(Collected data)
+-------+
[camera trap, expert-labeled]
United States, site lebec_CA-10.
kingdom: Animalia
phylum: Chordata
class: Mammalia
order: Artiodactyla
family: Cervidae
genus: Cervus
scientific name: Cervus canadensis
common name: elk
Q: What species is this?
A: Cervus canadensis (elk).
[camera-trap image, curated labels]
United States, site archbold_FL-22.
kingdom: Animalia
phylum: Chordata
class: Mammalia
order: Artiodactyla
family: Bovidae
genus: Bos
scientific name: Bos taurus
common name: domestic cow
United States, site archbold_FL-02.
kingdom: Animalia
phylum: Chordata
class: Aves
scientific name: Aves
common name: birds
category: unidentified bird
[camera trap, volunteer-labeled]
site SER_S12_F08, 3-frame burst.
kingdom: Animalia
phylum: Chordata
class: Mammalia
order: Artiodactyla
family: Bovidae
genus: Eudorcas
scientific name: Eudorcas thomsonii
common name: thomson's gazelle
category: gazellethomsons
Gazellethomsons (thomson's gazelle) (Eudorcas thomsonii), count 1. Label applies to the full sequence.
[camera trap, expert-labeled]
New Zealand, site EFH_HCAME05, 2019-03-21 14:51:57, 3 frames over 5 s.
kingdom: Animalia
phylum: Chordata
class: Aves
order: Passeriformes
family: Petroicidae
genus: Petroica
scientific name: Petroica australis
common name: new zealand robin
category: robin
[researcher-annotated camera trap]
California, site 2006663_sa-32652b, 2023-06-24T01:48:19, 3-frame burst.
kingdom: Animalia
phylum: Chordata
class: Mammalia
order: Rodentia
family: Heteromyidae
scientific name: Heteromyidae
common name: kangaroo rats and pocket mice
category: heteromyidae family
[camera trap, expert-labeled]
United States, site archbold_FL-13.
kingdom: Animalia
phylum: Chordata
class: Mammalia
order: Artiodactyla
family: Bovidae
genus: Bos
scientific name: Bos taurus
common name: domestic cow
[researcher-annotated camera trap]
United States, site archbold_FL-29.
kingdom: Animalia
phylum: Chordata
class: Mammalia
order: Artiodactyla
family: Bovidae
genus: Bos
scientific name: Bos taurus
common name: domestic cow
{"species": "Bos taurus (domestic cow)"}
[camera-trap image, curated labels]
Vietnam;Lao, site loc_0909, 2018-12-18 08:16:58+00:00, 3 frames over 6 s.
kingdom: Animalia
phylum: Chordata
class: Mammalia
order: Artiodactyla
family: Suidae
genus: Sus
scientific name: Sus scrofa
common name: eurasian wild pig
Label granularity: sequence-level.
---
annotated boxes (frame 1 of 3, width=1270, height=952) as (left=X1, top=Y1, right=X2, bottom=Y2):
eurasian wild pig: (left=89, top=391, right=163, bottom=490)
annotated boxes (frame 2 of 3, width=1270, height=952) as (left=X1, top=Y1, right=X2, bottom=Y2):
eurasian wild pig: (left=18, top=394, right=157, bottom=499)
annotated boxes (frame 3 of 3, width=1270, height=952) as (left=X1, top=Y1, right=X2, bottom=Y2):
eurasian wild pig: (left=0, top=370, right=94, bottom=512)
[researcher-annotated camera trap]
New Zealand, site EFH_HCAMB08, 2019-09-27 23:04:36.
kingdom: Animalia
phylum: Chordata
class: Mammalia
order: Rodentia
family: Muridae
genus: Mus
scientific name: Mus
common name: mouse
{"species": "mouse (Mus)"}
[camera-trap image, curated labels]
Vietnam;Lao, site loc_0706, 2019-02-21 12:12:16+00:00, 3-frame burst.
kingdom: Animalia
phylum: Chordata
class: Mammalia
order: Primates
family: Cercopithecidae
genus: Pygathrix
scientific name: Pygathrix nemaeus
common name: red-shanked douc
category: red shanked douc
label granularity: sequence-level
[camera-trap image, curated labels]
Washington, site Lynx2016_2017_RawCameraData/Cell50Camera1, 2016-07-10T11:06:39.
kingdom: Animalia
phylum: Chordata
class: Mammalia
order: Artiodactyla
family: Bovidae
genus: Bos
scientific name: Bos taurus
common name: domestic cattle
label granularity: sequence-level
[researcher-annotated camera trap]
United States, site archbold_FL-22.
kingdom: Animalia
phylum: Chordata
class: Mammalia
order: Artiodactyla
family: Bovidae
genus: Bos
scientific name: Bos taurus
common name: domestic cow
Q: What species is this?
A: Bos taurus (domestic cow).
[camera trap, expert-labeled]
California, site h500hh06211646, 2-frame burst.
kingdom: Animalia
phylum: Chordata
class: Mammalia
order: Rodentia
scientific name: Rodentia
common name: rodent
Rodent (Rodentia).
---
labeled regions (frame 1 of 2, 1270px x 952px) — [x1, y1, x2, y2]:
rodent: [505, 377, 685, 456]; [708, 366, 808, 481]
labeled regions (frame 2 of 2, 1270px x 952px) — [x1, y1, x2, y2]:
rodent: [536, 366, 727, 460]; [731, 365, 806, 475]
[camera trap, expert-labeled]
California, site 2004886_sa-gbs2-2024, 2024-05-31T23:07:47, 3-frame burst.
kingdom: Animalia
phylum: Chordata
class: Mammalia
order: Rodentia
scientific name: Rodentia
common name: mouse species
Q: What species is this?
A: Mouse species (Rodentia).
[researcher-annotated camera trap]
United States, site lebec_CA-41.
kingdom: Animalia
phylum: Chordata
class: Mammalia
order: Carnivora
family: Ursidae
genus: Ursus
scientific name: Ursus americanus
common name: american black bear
+-------+
Would you set down every entry again, exactly?

[camera trap, expert-labeled]
United States, site lebec_CA-10.
kingdom: Animalia
phylum: Chordata
class: Mammalia
order: Artiodactyla
family: Cervidae
genus: Cervus
scientific name: Cervus canadensis
common name: elk
Q: What species is this?
A: Cervus canadensis (elk).
[camera-trap image, curated labels]
United States, site archbold_FL-22.
kingdom: Animalia
phylum: Chordata
class: Mammalia
order: Artiodactyla
family: Bovidae
genus: Bos
scientific name: Bos taurus
common name: domestic cow
United States, site archbold_FL-02.
kingdom: Animalia
phylum: Chordata
class: Aves
scientific name: Aves
common name: birds
category: unidentified bird
[camera trap, volunteer-labeled]
site SER_S12_F08, 3-frame burst.
kingdom: Animalia
phylum: Chordata
class: Mammalia
order: Artiodactyla
family: Bovidae
genus: Eudorcas
scientific name: Eudorcas thomsonii
common name: thomson's gazelle
category: gazellethomsons
Gazellethomsons (thomson's gazelle) (Eudorcas thomsonii), count 1. Label applies to the full sequence.
[camera trap, expert-labeled]
New Zealand, site EFH_HCAME05, 2019-03-21 14:51:57, 3 frames over 5 s.
kingdom: Animalia
phylum: Chordata
class: Aves
order: Passeriformes
family: Petroicidae
genus: Petroica
scientific name: Petroica australis
common name: new zealand robin
category: robin
[researcher-annotated camera trap]
California, site 2006663_sa-32652b, 2023-06-24T01:48:19, 3-frame burst.
kingdom: Animalia
phylum: Chordata
class: Mammalia
order: Rodentia
family: Heteromyidae
scientific name: Heteromyidae
common name: kangaroo rats and pocket mice
category: heteromyidae family
[camera trap, expert-labeled]
United States, site archbold_FL-13.
kingdom: Animalia
phylum: Chordata
class: Mammalia
order: Artiodactyla
family: Bovidae
genus: Bos
scientific name: Bos taurus
common name: domestic cow
[researcher-annotated camera trap]
United States, site archbold_FL-29.
kingdom: Animalia
phylum: Chordata
class: Mammalia
order: Artiodactyla
family: Bovidae
genus: Bos
scientific name: Bos taurus
common name: domestic cow
{"species": "Bos taurus (domestic cow)"}
[camera-trap image, curated labels]
Vietnam;Lao, site loc_0909, 2018-12-18 08:16:58+00:00, 3 frames over 6 s.
kingdom: Animalia
phylum: Chordata
class: Mammalia
order: Artiodactyla
family: Suidae
genus: Sus
scientific name: Sus scrofa
common name: eurasian wild pig
Label granularity: sequence-level.
---
annotated boxes (frame 1 of 3, width=1270, height=952) as (left=X1, top=Y1, right=X2, bottom=Y2):
eurasian wild pig: (left=89, top=391, right=163, bottom=490)
annotated boxes (frame 2 of 3, width=1270, height=952) as (left=X1, top=Y1, right=X2, bottom=Y2):
eurasian wild pig: (left=18, top=394, right=157, bottom=499)
annotated boxes (frame 3 of 3, width=1270, height=952) as (left=X1, top=Y1, right=X2, bottom=Y2):
eurasian wild pig: (left=0, top=370, right=94, bottom=512)
[researcher-annotated camera trap]
New Zealand, site EFH_HCAMB08, 2019-09-27 23:04:36.
kingdom: Animalia
phylum: Chordata
class: Mammalia
order: Rodentia
family: Muridae
genus: Mus
scientific name: Mus
common name: mouse
{"species": "mouse (Mus)"}
[camera-trap image, curated labels]
Vietnam;Lao, site loc_0706, 2019-02-21 12:12:16+00:00, 3-frame burst.
kingdom: Animalia
phylum: Chordata
class: Mammalia
order: Primates
family: Cercopithecidae
genus: Pygathrix
scientific name: Pygathrix nemaeus
common name: red-shanked douc
category: red shanked douc
label granularity: sequence-level
[camera-trap image, curated labels]
Washington, site Lynx2016_2017_RawCameraData/Cell50Camera1, 2016-07-10T11:06:39.
kingdom: Animalia
phylum: Chordata
class: Mammalia
order: Artiodactyla
family: Bovidae
genus: Bos
scientific name: Bos taurus
common name: domestic cattle
label granularity: sequence-level
[researcher-annotated camera trap]
United States, site archbold_FL-22.
kingdom: Animalia
phylum: Chordata
class: Mammalia
order: Artiodactyla
family: Bovidae
genus: Bos
scientific name: Bos taurus
common name: domestic cow
Q: What species is this?
A: Bos taurus (domestic cow).
[camera trap, expert-labeled]
California, site h500hh06211646, 2-frame burst.
kingdom: Animalia
phylum: Chordata
class: Mammalia
order: Rodentia
scientific name: Rodentia
common name: rodent
Rodent (Rodentia).
---
labeled regions (frame 1 of 2, 1270px x 952px) — [x1, y1, x2, y2]:
rodent: [505, 377, 685, 456]; [708, 366, 808, 481]
labeled regions (frame 2 of 2, 1270px x 952px) — [x1, y1, x2, y2]:
rodent: [536, 366, 727, 460]; [731, 365, 806, 475]
[camera trap, expert-labeled]
California, site 2004886_sa-gbs2-2024, 2024-05-31T23:07:47, 3-frame burst.
kingdom: Animalia
phylum: Chordata
class: Mammalia
order: Rodentia
scientific name: Rodentia
common name: mouse species
Q: What species is this?
A: Mouse species (Rodentia).
[researcher-annotated camera trap]
United States, site lebec_CA-41.
kingdom: Animalia
phylum: Chordata
class: Mammalia
order: Carnivora
family: Ursidae
genus: Ursus
scientific name: Ursus americanus
common name: american black bear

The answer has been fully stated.